_TEXTAUSZUG_.
Peter Wegenstein: Wege aus Eisen in den Straßen von Wien #
Peter Wegenstein: Wege aus Eisen in den Straßen von Wien. Zur Geschichte der Wiener Straßenbahnen. Edition Winkler-Hermaden Schleinbach. 128 S., ill., € 19,90
Seit 153 Jahren verkehren Straßenbahnen in Wien. Ihre Geschichte begann 1865 mit der Pferdetramway vom Schottentor nach Dornbach. Initiator war der Privatbetrieb der Genfer Firma Carl Schaeck-Jaquet & Co. Zwei Pferde zogen einen mit 36 Personen besetzten Waggon mit Metallrädern auf Schienen. Die Tagesleistung eines Pferdes lag bei knapp 25 km. Diese Antriebsart bestand bis 1903, doch suchte man schon früher Alternativen. 1883 bis 1922 waren Dampfstraßenbahnen im Einsatz. Die erste elektrische Linie in Wien wurde - einige Jahre nach Mödling, Gmunden und Baden - 1897 eröffnet. Damals versahen fast 4700 Tramwaypferde in der Hauptstadt ihren Dienst.
Nach einleitenden Grundsatzkapiteln konzentriert sich Peter Wegenstein auf die "Elektrische“. Nach der Elektrifizierung und dem Ausbau des Netzes lösten Ziffern und Buchstaben die Bezeichnung der Linien mit Symbolen ab. Die Ring-Rund-Linien erhielten die ersten Nummern. Die Tramway fuhr vom heutigen Julius-Raab-Platz über den Kai bis zur Schottengasse, 1869 mit 2 PS, seit der Jahrhundertwende elektrisch. Auf der Lastenstraße, parallel zum Ring, verlief die Zweierlinie. Sie wurde in den 1960er Jahren als "Ustraba" tiefer gelegt und 1980 zur U-Bahn-Strecke umgebaut.

_VORLIEGENDE DATENSÄTZE_.
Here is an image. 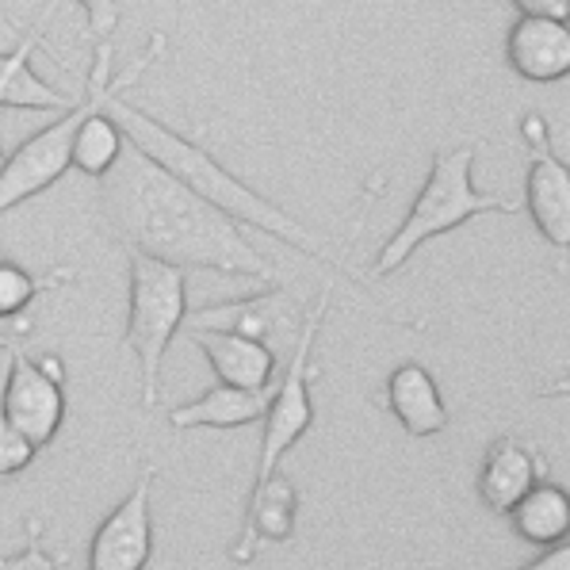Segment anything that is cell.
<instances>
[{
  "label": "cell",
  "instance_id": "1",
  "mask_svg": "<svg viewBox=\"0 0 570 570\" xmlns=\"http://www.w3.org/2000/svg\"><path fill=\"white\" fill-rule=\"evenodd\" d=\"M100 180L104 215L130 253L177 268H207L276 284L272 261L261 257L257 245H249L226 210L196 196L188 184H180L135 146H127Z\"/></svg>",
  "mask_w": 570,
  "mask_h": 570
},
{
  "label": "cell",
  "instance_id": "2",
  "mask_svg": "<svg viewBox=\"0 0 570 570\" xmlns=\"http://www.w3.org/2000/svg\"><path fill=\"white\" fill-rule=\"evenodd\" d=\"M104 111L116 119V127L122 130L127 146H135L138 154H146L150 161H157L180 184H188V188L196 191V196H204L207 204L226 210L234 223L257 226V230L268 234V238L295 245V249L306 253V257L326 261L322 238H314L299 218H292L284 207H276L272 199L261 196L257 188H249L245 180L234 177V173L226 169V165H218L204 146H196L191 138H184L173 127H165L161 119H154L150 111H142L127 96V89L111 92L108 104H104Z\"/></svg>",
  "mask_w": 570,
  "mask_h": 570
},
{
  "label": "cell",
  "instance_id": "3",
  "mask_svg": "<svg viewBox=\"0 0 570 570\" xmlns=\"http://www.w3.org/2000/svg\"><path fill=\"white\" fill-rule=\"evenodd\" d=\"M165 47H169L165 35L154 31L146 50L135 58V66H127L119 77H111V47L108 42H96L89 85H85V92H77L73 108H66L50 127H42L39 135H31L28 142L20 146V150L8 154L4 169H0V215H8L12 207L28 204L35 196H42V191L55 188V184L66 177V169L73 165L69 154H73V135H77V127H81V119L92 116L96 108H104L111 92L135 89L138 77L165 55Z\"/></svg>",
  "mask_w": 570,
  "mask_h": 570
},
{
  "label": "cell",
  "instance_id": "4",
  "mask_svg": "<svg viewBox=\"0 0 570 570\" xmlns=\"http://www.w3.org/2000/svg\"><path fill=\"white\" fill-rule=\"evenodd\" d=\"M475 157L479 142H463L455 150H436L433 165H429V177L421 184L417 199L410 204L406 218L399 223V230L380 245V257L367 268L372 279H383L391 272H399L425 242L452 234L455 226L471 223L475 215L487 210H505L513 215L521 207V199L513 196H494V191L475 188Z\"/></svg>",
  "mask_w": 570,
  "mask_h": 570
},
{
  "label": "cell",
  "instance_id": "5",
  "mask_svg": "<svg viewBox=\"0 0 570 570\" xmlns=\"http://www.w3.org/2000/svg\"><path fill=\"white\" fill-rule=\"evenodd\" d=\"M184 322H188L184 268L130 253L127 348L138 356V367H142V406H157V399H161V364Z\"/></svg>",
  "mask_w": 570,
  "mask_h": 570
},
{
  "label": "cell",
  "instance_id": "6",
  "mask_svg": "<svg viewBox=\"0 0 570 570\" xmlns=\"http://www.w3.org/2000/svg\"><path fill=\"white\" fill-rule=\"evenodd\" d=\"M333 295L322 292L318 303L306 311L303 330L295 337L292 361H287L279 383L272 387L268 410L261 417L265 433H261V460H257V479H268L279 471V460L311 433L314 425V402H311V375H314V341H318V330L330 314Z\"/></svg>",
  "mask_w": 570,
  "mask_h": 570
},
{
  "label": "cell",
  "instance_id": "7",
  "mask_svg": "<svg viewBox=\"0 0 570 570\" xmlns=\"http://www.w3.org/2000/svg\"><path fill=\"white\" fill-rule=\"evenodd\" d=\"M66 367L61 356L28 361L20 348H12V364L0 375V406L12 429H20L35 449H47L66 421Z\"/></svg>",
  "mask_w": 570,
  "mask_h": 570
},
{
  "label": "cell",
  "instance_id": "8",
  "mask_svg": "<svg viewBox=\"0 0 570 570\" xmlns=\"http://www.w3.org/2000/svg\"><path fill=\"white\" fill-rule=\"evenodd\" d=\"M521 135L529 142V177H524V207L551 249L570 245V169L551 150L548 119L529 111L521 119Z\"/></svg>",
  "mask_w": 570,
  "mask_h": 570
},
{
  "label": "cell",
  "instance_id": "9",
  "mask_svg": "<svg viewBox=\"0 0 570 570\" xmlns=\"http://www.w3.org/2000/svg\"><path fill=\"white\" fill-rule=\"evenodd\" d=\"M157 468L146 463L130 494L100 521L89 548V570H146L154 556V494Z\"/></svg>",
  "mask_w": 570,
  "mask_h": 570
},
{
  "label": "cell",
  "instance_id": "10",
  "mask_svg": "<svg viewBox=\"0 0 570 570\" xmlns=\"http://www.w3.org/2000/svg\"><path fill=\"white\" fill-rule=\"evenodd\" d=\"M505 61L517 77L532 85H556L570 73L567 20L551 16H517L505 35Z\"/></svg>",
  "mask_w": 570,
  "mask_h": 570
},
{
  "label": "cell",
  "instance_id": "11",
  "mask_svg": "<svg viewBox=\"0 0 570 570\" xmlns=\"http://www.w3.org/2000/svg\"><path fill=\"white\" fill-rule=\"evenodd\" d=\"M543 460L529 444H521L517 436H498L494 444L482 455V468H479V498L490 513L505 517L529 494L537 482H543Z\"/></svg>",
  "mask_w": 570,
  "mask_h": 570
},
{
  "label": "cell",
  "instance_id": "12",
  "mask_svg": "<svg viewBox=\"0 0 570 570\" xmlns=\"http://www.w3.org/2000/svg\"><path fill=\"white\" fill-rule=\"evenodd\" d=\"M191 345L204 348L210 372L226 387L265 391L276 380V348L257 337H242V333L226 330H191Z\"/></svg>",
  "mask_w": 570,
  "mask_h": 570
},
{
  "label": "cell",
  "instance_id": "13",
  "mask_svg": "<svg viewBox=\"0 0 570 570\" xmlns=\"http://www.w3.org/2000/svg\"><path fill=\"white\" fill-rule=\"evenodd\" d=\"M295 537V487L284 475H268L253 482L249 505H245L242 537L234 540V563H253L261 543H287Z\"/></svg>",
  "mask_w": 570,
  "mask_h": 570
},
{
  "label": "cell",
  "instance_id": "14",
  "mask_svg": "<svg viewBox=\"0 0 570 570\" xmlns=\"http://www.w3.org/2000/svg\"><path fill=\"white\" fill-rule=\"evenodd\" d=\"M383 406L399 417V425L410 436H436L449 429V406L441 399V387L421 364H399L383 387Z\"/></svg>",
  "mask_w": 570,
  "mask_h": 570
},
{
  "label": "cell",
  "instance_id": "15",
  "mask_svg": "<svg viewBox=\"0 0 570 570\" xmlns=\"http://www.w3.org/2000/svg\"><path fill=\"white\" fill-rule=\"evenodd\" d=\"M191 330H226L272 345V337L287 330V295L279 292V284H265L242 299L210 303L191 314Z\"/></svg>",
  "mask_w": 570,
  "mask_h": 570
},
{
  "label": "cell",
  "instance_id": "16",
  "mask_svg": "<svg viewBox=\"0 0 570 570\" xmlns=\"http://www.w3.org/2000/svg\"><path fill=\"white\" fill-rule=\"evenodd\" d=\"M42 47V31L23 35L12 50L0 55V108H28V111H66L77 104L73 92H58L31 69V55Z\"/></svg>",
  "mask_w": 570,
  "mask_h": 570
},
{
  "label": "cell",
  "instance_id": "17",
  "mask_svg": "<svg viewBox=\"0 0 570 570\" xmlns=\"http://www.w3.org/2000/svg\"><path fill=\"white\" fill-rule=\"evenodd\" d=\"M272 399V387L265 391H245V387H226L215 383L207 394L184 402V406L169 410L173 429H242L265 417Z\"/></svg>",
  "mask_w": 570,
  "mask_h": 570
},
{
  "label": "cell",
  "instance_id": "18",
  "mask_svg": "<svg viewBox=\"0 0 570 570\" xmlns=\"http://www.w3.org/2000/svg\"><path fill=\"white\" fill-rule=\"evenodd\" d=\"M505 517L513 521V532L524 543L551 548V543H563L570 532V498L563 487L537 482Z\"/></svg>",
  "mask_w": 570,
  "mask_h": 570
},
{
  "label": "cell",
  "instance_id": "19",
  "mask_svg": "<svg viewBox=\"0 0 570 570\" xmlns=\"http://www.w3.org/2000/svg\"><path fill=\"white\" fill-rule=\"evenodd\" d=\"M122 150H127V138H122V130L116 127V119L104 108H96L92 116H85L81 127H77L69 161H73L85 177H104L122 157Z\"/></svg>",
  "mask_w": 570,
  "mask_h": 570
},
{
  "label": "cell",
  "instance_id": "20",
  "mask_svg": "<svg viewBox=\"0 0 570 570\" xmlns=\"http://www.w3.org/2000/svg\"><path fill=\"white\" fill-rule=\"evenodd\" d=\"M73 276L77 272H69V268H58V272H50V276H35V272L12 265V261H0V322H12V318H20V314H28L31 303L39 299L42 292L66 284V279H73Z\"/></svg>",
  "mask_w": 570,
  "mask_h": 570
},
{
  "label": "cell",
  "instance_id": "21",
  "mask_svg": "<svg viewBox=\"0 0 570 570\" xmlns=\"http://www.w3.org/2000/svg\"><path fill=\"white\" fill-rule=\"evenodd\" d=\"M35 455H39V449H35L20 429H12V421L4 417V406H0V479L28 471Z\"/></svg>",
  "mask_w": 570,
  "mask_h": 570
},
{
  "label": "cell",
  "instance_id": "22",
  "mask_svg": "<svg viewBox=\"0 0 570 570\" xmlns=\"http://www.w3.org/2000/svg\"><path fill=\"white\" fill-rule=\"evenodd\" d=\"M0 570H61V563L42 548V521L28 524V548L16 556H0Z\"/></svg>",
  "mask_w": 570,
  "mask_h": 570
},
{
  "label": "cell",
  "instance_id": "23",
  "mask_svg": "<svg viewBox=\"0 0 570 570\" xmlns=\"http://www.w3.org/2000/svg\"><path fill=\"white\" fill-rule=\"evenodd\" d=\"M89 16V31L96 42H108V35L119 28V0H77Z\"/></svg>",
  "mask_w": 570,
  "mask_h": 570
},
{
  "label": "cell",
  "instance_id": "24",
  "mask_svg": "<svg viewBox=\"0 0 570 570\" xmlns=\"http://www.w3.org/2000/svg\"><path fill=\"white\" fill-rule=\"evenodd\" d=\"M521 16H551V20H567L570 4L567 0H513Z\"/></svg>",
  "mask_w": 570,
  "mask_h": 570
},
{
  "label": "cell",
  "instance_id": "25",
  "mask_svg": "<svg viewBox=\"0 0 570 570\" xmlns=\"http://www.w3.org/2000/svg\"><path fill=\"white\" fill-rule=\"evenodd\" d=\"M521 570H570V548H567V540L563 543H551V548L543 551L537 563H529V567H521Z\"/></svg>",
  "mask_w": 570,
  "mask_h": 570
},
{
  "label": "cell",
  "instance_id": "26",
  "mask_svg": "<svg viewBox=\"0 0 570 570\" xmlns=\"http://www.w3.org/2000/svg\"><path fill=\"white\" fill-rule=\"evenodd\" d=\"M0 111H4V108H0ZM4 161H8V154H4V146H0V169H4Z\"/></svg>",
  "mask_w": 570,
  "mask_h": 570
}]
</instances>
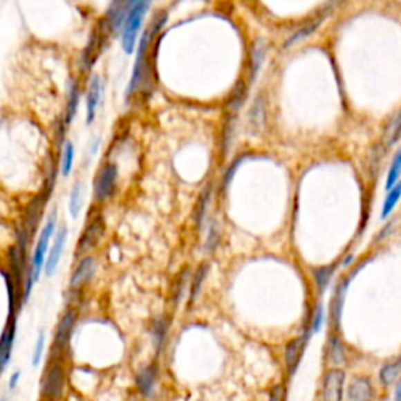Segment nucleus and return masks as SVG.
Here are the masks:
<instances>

_AUFGABEN_.
A – Nennen Sie alle Orte, in denen laut der Buchbesprechung zu den Wiener Straßenbahnen schon vor Wien eine elektrische Linie eröffnet wurde.
B – Schreiben Sie die Buchbesprechung zu den Wiener Straßenbahnen im Anschluss an ihren letzten Satz weiter.

_LÖSUNGEN_.
A – Mödling, Gmunden, Baden

B –
Die Straßenbahnlinie 5 folgt bis heute ihrem ursprünglichen Verlauf. Als Pferdebahn nahm die "nördliche Transversallinie" im Weltausstellungsjahr 1873 vom Praterstern bis zur Nussdorfer Straße den Betrieb auf, Verlängerungen folgten bis Mariahilf. Fünfmal mussten wegen der Steigungen zusätzliche Pferde vorgespannt werden. Daher hat die Tramwaygesellschaft diese Strecke als erste elektrifiziert. Die "südliche Transversallinie" entspricht dem heutigen Sechser, neuerdings durch einen eigenen Gleiskörper aufgewertet. Hingegen sind die "Gürtellinien" 7, 8 und 18 nicht mehr in Betrieb. Außerdem legte man um 1900 "Rundlinien" an und nannte sie 9, 10 und 11.
Die Ziffern ab 21 waren für die zwischen 1907 und 1991 eingerichteten "Radiallinien" vorgesehen. Viele existieren nicht mehr, wie seit 2017 der 58-er vom Westbahnhof nach Unter St. Veit. Zahlreiche Fotos aus dem Archiv des Autors und anderer passionierter Eisenbahnfotografen illustrieren die detailreichen Texte. Bei den nördlichen Radiallinien zeigen sie beispielweise die Belastungsprobe der Notbrücke zum Ersatz der 1976 eingestürzten Reichsbrücke mit mehreren Zügen. Ganz aktuell präsentiert sich eine moderne Garnitur der Linie 26 zur Seestadt. Sie hät beim ehemaligen Aufnahmsgebäude der Dampftramway, dem jetzigen Bezirksmuseum Donaustadt. Weitere ausführliche Kapitel sind den Straßenbahnen in Richtung Nordwesten, Südwesten und Süden, Favoriten, Südosten sowie Osten gewidmet.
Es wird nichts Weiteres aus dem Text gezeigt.